Brief :: Reproduce from the records below, with no pictures, exactly the lines between the one containing "Hội thi tay" and the one containing "Lisbona, sospensione 25", inclusive.

Records for processing ::
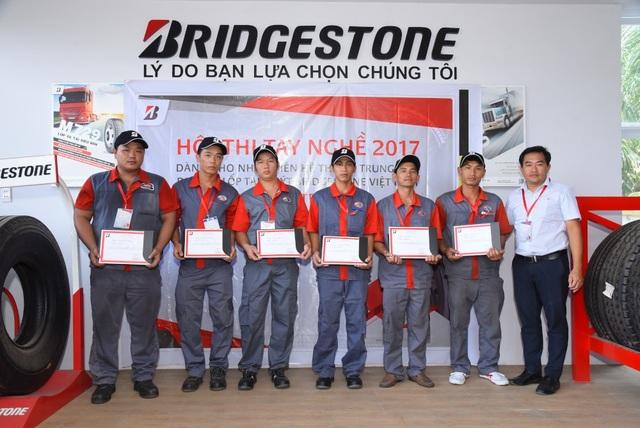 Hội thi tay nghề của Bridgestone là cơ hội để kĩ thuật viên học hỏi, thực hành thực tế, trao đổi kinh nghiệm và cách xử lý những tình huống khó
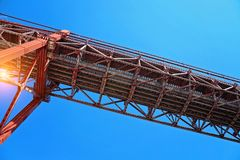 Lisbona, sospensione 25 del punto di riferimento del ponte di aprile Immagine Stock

---

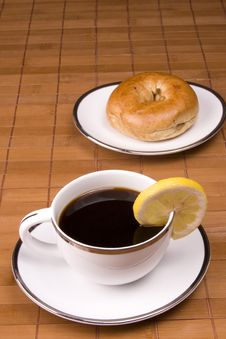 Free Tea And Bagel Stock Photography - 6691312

--

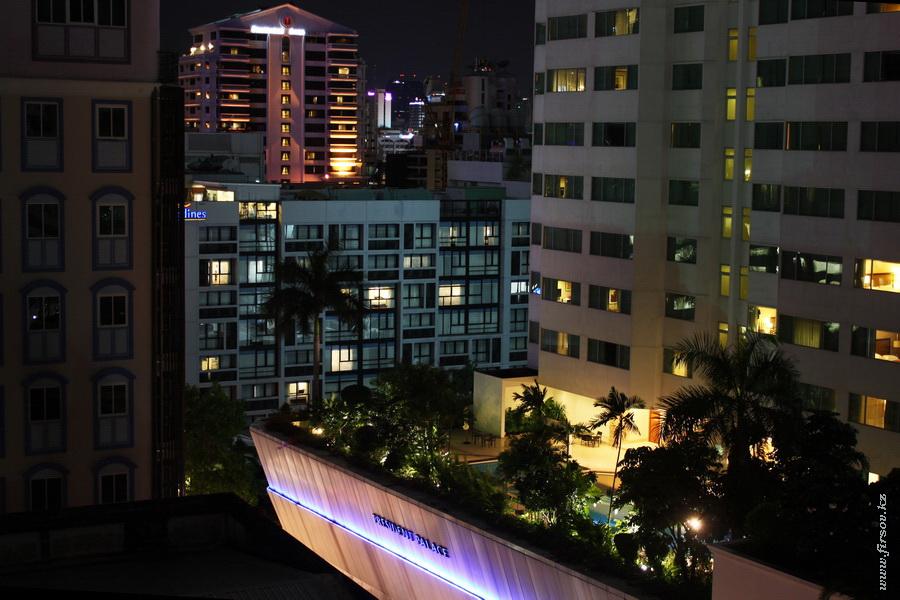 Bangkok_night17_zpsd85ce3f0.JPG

Response to the task ::
 Hội thi tay nghề của Bridgestone là cơ hội để kĩ thuật viên học hỏi, thực hành thực tế, trao đổi kinh nghiệm và cách xử lý những tình huống khó
 Lisbona, sospensione 25 del punto di riferimento del ponte di aprile Immagine Stock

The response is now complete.